Elecraft is not alone with this kind of stupidity. The HPSDR crew are on the same path. Dazzling receiver and transmitter IMD performance and then they offer a cheap 12 volt bipolar amp with crap IMD performance.
Good thinking Batman!

Since the receiver performance is so good Elecraft should offer a different option for those who want to use the radio from their home stations. They should offer a 200 watt high voltage fet amplifier that can deliver 200 watts and decent IMD performance.  VRF148's driving VRF151E's would be the way to go. These  kind PA devices will deliver transmitter performance that will match the KX3's  good receiver performance. This wont happen, so the KX3 will just be another blah blah radio that offers very little else except for a position on hypothetical chart that has little meaning in real life.

KX3=0 because its transmitter  will be crap like the K3 with poor IMD performance. If you produced a chart based solely on transmitter performance most of the radios on the top of Sherwoods list would be ranked the poorest, and that says it all.

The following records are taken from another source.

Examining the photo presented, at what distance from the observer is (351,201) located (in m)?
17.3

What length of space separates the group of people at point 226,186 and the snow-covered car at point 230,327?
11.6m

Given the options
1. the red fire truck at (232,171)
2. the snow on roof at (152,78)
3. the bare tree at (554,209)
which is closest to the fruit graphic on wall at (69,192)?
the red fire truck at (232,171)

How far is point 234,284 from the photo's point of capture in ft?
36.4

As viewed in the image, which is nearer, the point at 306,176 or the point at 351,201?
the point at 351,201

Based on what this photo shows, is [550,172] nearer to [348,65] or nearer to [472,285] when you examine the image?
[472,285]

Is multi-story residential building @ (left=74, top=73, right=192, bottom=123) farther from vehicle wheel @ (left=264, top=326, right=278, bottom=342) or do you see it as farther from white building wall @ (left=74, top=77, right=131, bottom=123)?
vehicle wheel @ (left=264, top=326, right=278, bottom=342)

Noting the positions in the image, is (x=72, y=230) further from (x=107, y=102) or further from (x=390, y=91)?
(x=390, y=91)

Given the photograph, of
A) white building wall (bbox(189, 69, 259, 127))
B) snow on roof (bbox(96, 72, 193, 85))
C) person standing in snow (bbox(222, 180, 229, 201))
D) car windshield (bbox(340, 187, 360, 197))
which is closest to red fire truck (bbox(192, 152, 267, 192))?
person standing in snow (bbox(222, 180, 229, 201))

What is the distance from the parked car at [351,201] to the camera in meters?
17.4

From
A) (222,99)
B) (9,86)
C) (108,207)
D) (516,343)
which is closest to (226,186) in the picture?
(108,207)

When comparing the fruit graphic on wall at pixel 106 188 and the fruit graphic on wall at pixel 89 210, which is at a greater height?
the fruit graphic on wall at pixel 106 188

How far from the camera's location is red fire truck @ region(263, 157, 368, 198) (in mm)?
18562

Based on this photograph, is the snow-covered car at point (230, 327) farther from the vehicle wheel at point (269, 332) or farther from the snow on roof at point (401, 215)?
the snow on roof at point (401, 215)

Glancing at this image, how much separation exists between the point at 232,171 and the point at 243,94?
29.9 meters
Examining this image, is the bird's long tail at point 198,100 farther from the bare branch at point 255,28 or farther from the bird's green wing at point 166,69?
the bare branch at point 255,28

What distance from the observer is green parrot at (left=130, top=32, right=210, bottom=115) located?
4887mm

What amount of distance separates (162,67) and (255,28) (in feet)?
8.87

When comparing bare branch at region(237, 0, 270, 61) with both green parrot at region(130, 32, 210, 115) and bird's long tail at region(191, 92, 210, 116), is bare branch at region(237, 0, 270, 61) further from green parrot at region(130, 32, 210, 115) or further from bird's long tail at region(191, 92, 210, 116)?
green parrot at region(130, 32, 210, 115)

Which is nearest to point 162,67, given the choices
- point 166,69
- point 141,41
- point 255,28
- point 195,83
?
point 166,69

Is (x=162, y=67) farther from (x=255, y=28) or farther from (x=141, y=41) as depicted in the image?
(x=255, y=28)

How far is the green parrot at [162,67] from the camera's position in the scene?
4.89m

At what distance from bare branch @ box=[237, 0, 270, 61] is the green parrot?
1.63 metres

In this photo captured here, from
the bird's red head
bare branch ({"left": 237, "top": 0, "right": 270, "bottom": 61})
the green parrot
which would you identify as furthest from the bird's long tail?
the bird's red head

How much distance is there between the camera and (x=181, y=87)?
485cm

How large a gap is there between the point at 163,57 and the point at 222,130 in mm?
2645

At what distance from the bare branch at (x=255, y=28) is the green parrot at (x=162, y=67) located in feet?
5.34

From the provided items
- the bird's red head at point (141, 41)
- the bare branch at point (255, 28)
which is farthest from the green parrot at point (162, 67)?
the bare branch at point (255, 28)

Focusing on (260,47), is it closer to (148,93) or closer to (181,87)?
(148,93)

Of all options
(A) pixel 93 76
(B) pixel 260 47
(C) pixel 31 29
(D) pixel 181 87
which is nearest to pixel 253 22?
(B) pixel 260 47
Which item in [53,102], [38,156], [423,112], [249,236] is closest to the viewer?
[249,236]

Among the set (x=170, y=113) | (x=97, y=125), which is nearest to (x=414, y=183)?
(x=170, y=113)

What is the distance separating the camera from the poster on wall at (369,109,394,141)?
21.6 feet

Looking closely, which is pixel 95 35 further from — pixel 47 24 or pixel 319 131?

We really need to wake-up to this marketing hype that over emphasizes receiver performance over everything else as the main driver of on air success.  On air success is not a 1 variable equation that only relies on receiver performance.

The KX3  will be popular, like owning a samurai sword, you can pretend you going to cut through the QRM with your super receiver and win the battle like a samurai warrior. Then Johny Rotten Splatter comes along and ruins your dreams. Life sucks  if your ignore the laws of physics! The KX3 does not have a inband IMD splatter blanker so nothing is going to save your excellent receiver.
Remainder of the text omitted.